The First World War was such a
significant episode in human history I feel the need to reach as many young
people as possible. I have done that with the books, with an audio CD, with
stage productions and with television. A museum exhibition is yet another
doorway into the consciousness of more young people. But the IWM North
exhibition can offer something the other media can’t - authentic artefacts
from the Museum’s own collection. Combine the populism of the Horrible
Histories books with the distinction of the IWM collection and you have
something fresh and unique.
§
What
made the First World War “frightful”?
The standard answer is the misery of the
trenches but the “Horrible Histories” interpretation is to add the suffering
of the non-combatants on both sides. No previous war had ever affected so
many women and children.
§
What
are you most looking forward to about the exhibition? What are your own
personal highlights?
The recreation of the trench in a stunningly original way – a combination of
the talents of the design team, Ingenious Creative, and the Horrible
Histories illustrator Martin Brown.
§
What
is your favourite fact / story about the First World War?

☆ ☆ ☆

**Tasks**
a: Repeat the part of the interview about the First World War exhibition word for word, starting with "The First World War was" and going on through "fresh and unique.".
b: Carry on the interview about the First World War exhibition from its last line.

☆ ☆ ☆

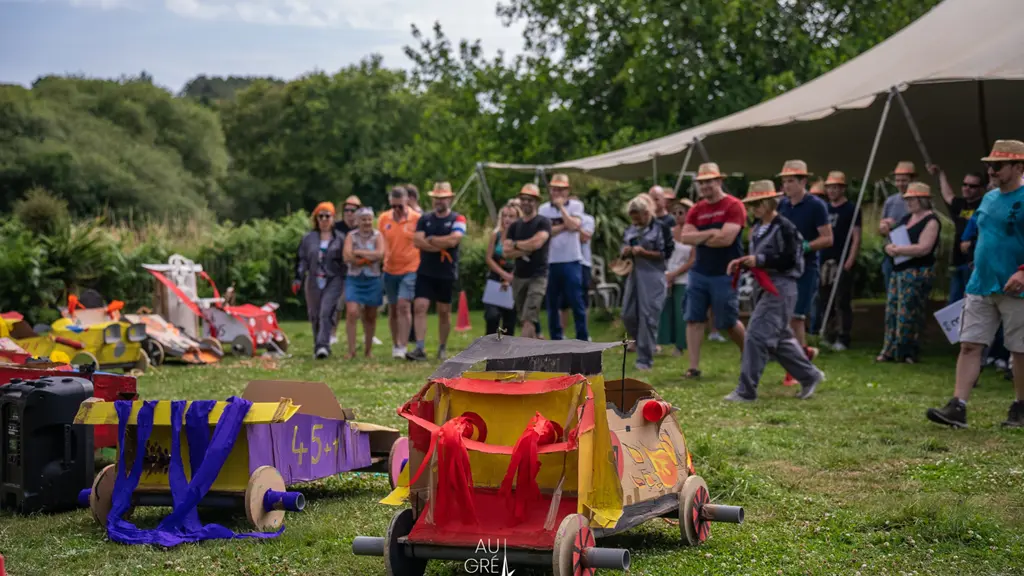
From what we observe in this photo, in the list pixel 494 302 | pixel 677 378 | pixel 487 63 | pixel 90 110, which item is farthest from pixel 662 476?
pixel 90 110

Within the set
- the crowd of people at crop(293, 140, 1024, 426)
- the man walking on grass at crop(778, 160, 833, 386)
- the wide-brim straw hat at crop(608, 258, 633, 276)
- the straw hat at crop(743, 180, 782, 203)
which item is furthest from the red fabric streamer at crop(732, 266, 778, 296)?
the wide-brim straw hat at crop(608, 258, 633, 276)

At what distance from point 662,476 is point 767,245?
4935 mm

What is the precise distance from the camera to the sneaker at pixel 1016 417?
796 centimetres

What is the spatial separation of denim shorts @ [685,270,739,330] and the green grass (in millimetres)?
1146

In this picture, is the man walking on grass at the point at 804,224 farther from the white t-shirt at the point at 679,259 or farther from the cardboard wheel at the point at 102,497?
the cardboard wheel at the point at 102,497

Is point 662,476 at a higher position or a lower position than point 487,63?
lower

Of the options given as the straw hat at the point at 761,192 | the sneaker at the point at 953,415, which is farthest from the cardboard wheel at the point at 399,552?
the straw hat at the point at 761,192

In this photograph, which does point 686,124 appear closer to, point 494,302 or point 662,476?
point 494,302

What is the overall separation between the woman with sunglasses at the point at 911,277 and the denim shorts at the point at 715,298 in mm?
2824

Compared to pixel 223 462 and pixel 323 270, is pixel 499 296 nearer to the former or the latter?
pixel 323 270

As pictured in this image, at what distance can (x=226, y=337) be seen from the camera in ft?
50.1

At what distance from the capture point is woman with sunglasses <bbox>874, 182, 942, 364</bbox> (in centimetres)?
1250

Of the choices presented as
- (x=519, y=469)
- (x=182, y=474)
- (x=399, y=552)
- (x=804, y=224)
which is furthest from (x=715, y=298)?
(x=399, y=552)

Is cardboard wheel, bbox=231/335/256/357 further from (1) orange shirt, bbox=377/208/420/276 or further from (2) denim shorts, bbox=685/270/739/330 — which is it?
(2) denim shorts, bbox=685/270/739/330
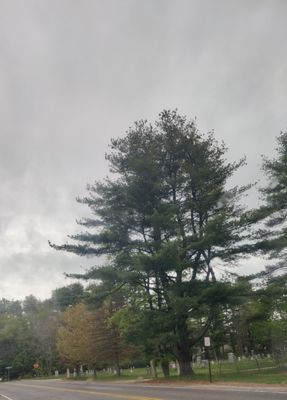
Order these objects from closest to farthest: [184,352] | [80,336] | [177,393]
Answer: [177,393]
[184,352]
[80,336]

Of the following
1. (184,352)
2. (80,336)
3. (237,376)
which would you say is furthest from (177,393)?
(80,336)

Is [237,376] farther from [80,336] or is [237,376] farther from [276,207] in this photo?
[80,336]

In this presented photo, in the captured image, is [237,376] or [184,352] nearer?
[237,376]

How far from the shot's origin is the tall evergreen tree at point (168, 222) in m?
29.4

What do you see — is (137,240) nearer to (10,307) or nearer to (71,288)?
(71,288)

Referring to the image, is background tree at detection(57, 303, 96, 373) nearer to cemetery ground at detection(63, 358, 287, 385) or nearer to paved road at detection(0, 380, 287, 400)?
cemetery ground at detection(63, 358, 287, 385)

☆ ☆ ☆

**Task-by-task outputs**
a:
The First World War was such a
significant episode in human history I feel the need to reach as many young
people as possible. I have done that with the books, with an audio CD, with
stage productions and with television. A museum exhibition is yet another
doorway into the consciousness of more young people. But the IWM North
exhibition can offer something the other media can’t - authentic artefacts
from the Museum’s own collection. Combine the populism of the Horrible
Histories books with the distinction of the IWM collection and you have
something fresh and unique.

b:
Improvising a gas mask by peeing into your
handkerchief – pure Horrible Histories stuff. Horrible, unbelievable but a
sign of the lengths humans drive one another to.
§
What
is your favourite object or section of the exhibition?
The photographs are simply riveting. You can
look at them a hundred times and be drawn in to a world of people who are
long dead yet whose lives were frozen forever in the click of a shutter.
§
There are anniversaries all the time. Why is the 90th anniversary
of the First World War so important to mark and why is it important for
children to learn about it?
It is the last major anniversary when there will
be any veterans around who were there at the time and almost the last when
people have memories of the time.
§
Why
did you choose to work with Imperial War Museum North?
Because the world seems to revolve around an
axle called London. Anything that can shift that balance is welcome.
Manchester is a vibrant and booming city. It is also a Northern city and,
being a northerner, I feel an empathy with the whole place.
§
Do
you think Museums are a good place to learn?
Not traditionally. Museums have a deserved
reputation of being forbidding and precious about their collections. I have
managed a museum and know curators who would be happy if the public were
never allowed to see their artefacts let alone touch them or interact with
them. Exhibitions like this show what is possible and museums have to evolve
or die.
§
Horrible
Histories
are some of the best-selling books of all time. What do you think is the
reason for their success?
They are “history” books written by someone
who is not an historian. I am a children’s author. My skill is in
re-presenting the interesting facts about human behaviour in a way a
“text-book” writer cannot do. Horrible Histories are not about history –
they are about something far more important – people.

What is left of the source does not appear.